Statistics show that more than 60% of bankruptcies are linked to medical bills.
I have some friends who recently filed bankruptcy due to medical bills for their 6yr old daughter. Their daughter had been receiving treatment from a children’s hospital that would not accept their insurance. They had accumulated over $40,000 in debt to the hospital. The hospital told them they would not continue to treat their daughter until the bills were paid in full. As a result they were forced to max out every credit card and line of credit they had. The debt became too much to bear. Had they been on a High Deductible Health Plan (HDHP), with a Health Savings Account, it might have been able to help them avoid bankruptcy.

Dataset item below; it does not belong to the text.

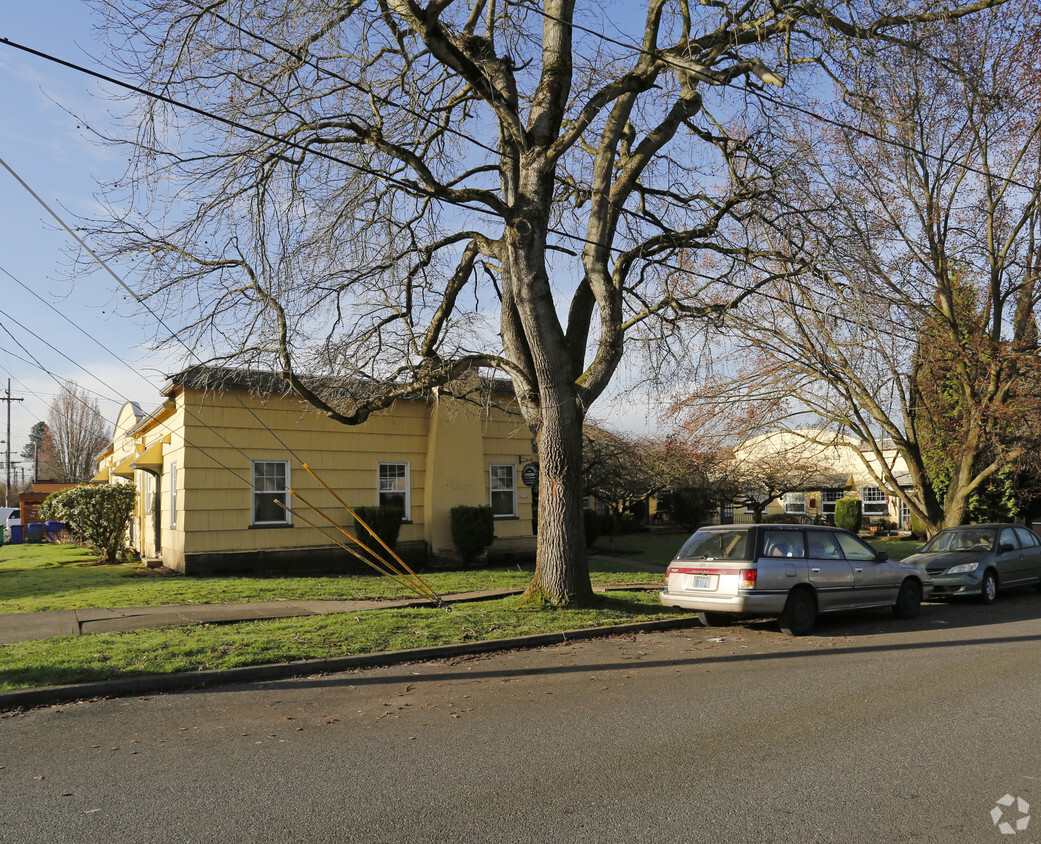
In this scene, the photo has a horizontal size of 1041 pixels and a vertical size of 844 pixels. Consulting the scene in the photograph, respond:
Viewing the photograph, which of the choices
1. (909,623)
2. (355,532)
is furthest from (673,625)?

They were married 8 years ago. If they had been on a HDHP, family plan and put away $5,000.00 each year into the plan, they would have had plenty to pay for their daughters medical bills. The two of them are young and healthy. The only medical bills they have had to pay over the past eight years are on the birth of their daughter and general visits. If you assume a 3% rate of return and $5,000 deposited into the account each year they would have had between $40,000 and $42,000 in their HSA at the time their daughter became ill (this includes a deduction for the birth of their daughter and office visits). They would not have maxed out their credit and been forced into bankruptcy.
I think a lot of people forget if you don’t use the money in your HSA it is there the next year, and the next year, and the next. It will be there when you need it. What a great way to save for the unexpected.